According to the release, Mastercard’s AI consulting practice works with businesses to adopt relevant and responsible AI strategies, with experts identifying and integrating AI tools for improved customer experiences, operational efficiency and sustainable revenue generation.

On Wednesday (Oct. 25),  Brady Harrison, director of customer analytics solution delivery at Kount, an Equifax company, told PYMNTS that, “from a consumer perspective, I think some stuff is going to get way better … With the economic overhang, organizations are somewhat maxed out on new customer acquisition and are increasingly looking to grow and retain their existing customer wallet. We’re seeing machine learning and AI play a pretty substantial part of that on the risk side [by juicing authorizations].”

“By analyzing payment data, merchants can gain valuable insights because AI can identify trends and customer behaviors and help optimize pricing strategies and marketing channels [around those insights], and even predict and prevent customer churn,” Justin Shoolery, head of data science and analytics at sticky.io, told PYMNTS on Monday.

On Tuesday, anti-fraud tech firm Featurespace introduced TallierLTM, which it describes as the first AI “large transaction model.”

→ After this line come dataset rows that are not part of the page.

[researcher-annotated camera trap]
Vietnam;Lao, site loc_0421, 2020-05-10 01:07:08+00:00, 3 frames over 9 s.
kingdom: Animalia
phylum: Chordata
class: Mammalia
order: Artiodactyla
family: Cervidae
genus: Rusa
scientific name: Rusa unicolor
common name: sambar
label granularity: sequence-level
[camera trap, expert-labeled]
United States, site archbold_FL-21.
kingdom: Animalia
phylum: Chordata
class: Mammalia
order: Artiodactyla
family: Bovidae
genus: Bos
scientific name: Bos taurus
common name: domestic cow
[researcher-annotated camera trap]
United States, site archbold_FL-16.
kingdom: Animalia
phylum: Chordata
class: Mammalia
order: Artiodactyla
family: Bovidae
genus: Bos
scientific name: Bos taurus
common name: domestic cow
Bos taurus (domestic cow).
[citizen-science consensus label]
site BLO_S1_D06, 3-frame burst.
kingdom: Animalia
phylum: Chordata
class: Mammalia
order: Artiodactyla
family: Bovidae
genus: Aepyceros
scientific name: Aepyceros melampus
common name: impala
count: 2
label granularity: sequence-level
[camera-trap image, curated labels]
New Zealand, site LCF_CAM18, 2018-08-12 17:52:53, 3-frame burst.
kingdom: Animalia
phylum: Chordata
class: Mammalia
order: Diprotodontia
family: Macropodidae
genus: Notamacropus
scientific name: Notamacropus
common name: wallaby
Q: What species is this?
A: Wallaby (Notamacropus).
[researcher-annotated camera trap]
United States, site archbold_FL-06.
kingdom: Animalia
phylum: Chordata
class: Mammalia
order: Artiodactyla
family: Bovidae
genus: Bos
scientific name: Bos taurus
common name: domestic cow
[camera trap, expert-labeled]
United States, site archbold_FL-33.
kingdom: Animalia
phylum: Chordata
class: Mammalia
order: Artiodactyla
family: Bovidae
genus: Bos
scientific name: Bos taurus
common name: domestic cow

“What OpenAI’s LLMs have done for language, TallierLTM will do for payments,” David Excell, founder of Featurespace, said in a news release.

PYMNTS and Featurespace collaborated on the recent report “The State of Fraud and Financial Crime in the U.S.,” based on interviews of 200 executives working at financial institutions (FIs) with assets of at least $5 billion, and found that fraud attacks are becoming more commonplace.

The new tool is designed to offer a significant improvement when it comes to differentiating between genuine consumers and bad actors.